What We Talk About When We Talk About the Middle Class

- Only 2% of incoming kindergarteners have no prior connection to the school. I’m so sorry, but your kid is not getting in.
There is no doubt that living in New York is tough and that it comes at a price. But instead of exploring what that price really is and talking to New Yorkers who choose to live here despite it not being in their financial best interests, the Times turns the important issue of economic disparity into a discussion about how much it sucks not to have a country house. I mean, that’s their point, right? Not only that it takes a lot of money to be middle class, but also that it kind of sucks to be middle class. Because what the middle class people that the Times talks to want, is to be wealthy. Sending your child to a private school that costs $40,000-a-year is not fucking middle class. It’s not middle class just because you were traumatized by kindergarten and it’s not middle class because a lot of your neighbors can afford to do it. It’s a privilege that very, very few people can afford. Every child should be entitled to a good education—and, obviously, that is its own, knotted issue—but not every child is entitled to Dalton.
Polarizing New York into the haves and have-nots is easy to do. There are people here who have a whole hell of a lot and there are people with nothing. This is not perfect, but it is also not new. What is perhaps new is that places that used to be relatively affordable—like, I don’t know, lots of places in Brooklyn—are now becoming untenable to live in for all but the very wealthy. However, there are things being done, even on the community level to address some of these issues. Schools are actually a good example of how families who are middle class are trying to stake their claim in a city where the rent might be stratospherically high, but so is the potential for an amazing life. Communities have come together to strengthen their local public schools rather than resort to private school (if that’s even an option) or move somewhere else. People make do with less in all sorts of areas, they compromise where they might not want to, in order to take advantage of what this city has to offer. So, sure, maybe they don’t have what the Times would consider to be the traditional trappings of the middle class. They don’t have exciting vacations or a car or the disposable income to take cabs at whim, but it doesn’t mean they are suffering, or even that they are compromising in some sort of unacceptable way.
The disservice that the Times does to the actual middle class—not the morons who can’t scrape by on a quarter of a million dollars a year—is that it treats those who willingly accept a life where they need to do without certain things as people who have failed.
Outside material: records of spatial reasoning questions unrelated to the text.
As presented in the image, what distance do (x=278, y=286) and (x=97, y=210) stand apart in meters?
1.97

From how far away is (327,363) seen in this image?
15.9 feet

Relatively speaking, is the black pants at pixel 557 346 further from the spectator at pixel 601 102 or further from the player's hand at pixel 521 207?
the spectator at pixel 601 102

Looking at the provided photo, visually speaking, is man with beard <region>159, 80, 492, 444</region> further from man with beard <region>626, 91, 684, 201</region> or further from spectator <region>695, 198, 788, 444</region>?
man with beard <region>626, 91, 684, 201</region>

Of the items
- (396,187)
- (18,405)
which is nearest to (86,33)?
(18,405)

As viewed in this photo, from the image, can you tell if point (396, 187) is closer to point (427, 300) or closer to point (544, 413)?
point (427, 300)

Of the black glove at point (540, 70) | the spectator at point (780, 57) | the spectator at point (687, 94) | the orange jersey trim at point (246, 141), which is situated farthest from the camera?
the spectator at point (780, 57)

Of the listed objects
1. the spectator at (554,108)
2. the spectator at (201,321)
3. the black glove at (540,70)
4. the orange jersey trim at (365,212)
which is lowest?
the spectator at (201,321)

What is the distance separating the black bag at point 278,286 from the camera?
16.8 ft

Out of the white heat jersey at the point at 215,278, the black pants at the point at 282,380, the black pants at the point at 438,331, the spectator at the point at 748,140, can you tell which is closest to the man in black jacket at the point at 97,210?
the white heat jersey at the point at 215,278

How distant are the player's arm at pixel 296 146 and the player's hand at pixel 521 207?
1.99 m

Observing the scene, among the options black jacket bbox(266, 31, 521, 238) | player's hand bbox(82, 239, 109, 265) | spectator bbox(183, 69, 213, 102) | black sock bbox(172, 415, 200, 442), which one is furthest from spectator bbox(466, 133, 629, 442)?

Middle class does not mean upper class. Pretending that privilege is the norm is basically what the Times does on a regular basis, but that doesn’t make it any less egregious. Especially when the topic is one that is as important as this one. We are living in a time when some things that used to get taken for granted as achievable goals—things like being able to graduate from college without mountains of debt—are now seen as something almost unattainable. The things that need to be addressed are not whether or not it’s fair that someone making $200,000 a year can’t afford to live in TriBeCa. Who cares? Only the idiot who is so desperate to live in a certain neighborhood that they whine about it to the New York Times. Only that idiot. Instead of focusing on those people, maybe the Times could look at the existing middle class, the families who stay in New York because they want to let their children grow up in a diverse, imperfect, dirty, beautiful, cultural wonderland and will make sure it happens no matter if they make $50,000 a year or $500,000. The Times could also look at the young people who are not supported by their parents and who live with roommates in order to pursue the careers and lives that they always wanted. The Times could even look at people who live below the poverty line and see how they live in this city of ours, just to see how New Yorkers live when private schools and TriBeCa are not even on the radar. There are a lot of us out there who manage on way less than even $50,000 a year without feeling like our lives are a constant struggle and strain. This is the middle class and it is important to recognize and value it, so that it can be preserved.